Au lieu de sortir son porte-monnaie, Rachel Bongard a fait part de ses doutes à Bon à Savoir. «Full Sanity est-elle fiable, et ses employés ont-ils la formation nécessaire pour faire de telles études?» se demande notre lectrice. Qui s’interroge par ailleurs sur le sérieux de la géobiologie en tant que telle – cette parascience qui consiste à étudier les interactions énergétiques entre les lieux de vie et les êtres humains, et au besoin à en pallier les effets négatifs (voir encadré).
Formation d’un mois
«Nos quatre employés ont tous une sensibilité particulière. Ils reçoivent en outre une formation d’un mois, que je surveille personnellement», affirme G. R., patron de Full Sanity à Corminbœuf (FR), qui refuse que son nom apparaisse dans nos colonnes. L’homme est sur la défensive, mais sûr de lui: «Le Biodispositif est un système allemand éprouvé, que nous vendons depuis sept ans. C’est un produit extraordinaire, qui stoppe totalement les perturbations telluriques.»
Ce n’est pas l’avis de tous les géobiologistes. A Genève, Daniel Pittet ne connaît pas le «Biodispositif» de Full Sanity, mais ne se fait guère d’illusions: «J’ai étudié plus de 3000 appareils censés stopper rayonnements et vibrations énergétiques. Aucun ne fonctionne plus d’une heure, et certains sont même carrément nuisibles dans leur effet!»
80% ne vaut rien
Le fondateur de «Géobiologie Les Eaux Vives» est tout aussi sceptique quant à la validité de l’analyse menée chez la famille Bongard: «Un mois de formation est peut-être suffisant pour détecter les réseaux Hartmann, les plus évidents en géobiologie, mais certainement pas pour en maîtriser les effets, ni pour percevoir les autres interactions électromagnétiques à prendre en compte.»
«Beaucoup de prétendus géobiologistes ne sont là que pour vendre leur matériel, renchérit Stéphane Cardinaux, architecte EPFL et géobiologiste, membre de l’Association suisse d’écobiologie (ASdB). Or, le 80% des dispositifs vendus dans ce contexte ne valent absolument rien. Sans compter que beaucoup de problèmes de rayonnements parasites peuvent être résolus de façon simple: en déplaçant un meuble, en installant une mise à terre, ce genre de choses.»
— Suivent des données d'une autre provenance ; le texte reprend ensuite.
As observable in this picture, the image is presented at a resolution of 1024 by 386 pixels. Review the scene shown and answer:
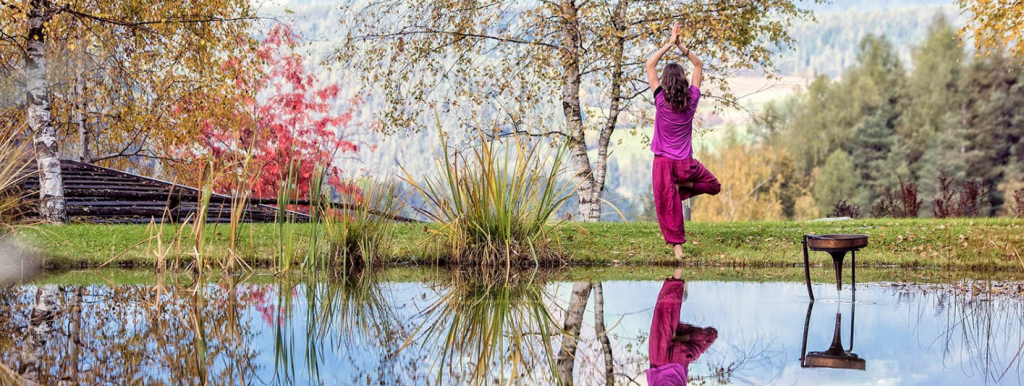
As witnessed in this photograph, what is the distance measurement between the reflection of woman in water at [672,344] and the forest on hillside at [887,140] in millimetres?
33735

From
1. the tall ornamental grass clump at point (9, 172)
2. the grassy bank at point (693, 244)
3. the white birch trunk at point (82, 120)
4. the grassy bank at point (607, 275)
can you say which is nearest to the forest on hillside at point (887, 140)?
the grassy bank at point (693, 244)

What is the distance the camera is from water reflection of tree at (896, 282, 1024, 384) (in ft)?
13.3

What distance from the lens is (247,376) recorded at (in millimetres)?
3734

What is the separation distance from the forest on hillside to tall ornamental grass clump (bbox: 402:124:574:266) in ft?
101

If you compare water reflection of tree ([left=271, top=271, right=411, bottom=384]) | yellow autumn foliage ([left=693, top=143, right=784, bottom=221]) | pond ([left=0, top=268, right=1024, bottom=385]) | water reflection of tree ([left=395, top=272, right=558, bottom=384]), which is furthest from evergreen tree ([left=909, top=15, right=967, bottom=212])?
water reflection of tree ([left=271, top=271, right=411, bottom=384])

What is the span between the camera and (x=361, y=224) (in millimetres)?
9227

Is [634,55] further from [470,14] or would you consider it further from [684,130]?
[684,130]

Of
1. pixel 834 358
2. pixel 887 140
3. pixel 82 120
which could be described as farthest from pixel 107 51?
pixel 887 140

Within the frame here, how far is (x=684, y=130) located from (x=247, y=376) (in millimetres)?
5375

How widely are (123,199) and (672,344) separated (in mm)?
11689

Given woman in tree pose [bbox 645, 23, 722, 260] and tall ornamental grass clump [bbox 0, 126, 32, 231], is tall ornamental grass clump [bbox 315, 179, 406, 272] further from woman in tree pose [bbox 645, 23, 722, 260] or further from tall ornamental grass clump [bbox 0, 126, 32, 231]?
tall ornamental grass clump [bbox 0, 126, 32, 231]

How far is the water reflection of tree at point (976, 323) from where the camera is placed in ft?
13.3

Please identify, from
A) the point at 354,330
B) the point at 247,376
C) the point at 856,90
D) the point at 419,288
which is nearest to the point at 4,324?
the point at 354,330

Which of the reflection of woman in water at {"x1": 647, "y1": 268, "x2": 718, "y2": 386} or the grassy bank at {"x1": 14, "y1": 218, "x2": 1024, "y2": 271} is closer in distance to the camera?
the reflection of woman in water at {"x1": 647, "y1": 268, "x2": 718, "y2": 386}
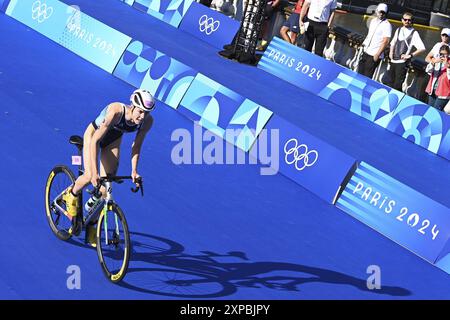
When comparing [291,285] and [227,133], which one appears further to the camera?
[227,133]

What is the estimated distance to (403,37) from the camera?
16.2m

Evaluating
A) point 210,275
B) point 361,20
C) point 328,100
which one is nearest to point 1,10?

Oui, mais comme beaucoup de parasciences, la géobiologie attire les charlatans. Stéphane Cardinaux déplore le manque d’éthique de nombreux géobiologistes autoproclamés, et conseille de ne demander d’expertise qu’à des spécialistes sérieux et indépendants… n’ayant rien à vendre. Le géobiologiste doit en outre fournir un devis et s’y tenir: «Une expertise sérieuse durera environ 2 heures pour un 4 pièces de 90 m2, et coûtera entre 300 et 450 francs», précise l’expert. Et si l’achat d’un dispositif de protection est tout de même préconisé, il ne se fera qu’à l’essai, «au moins pour un mois, voire trois», afin de vérifier l’efficacité à long terme de l’appareil.
Blaise Guignard
Association suisse d’écobiologie (AsdB), case postale 2161, 1227 Carouge. % (022) 343 36 00.
la géobiologie en raccourci
Parascience ou patascience?
La géobiologie postule que l’être humain est un être énergétique, en interaction permanente avec d’autres sources d’énergie. Ces interactions sont parfois négatives, en particulier lorsque les sources de rayonnement naturelles sont «polluées» par des sources artificielles (appareils électriques, antennes, etc.). La santé de la personne affectée s’en ressent alors: maux de tête, troubles du sommeil, voire dépression et cancer.
L’activité du géobiologiste consiste à détecter sources, réseaux et points d’interaction énergétiques dans les lieux de vie, et à en neutraliser les effets négatifs. Ses instruments sont notamment le pendule, la baguette de sourcier, et surtout sa sensibilité, développée par des années de pratique.
L’idée que l’environnement agit sur l’être humain au-delà de ce qui est scientifiquement établi relève du bon sens. Mais la géobiologie fait flèche de tout bois pour proclamer sa légitimité: jargon scientifique, théorie des Quatre Eléments, traditions mystérieuses de l’Egypte ancienne et mythe de l’Atlantide se mélangent donc dans le discours géobiologiste.
Séduisant si l’on cherche à tout prix une cohérence dans le chaos, mais en réalité franchement indigeste.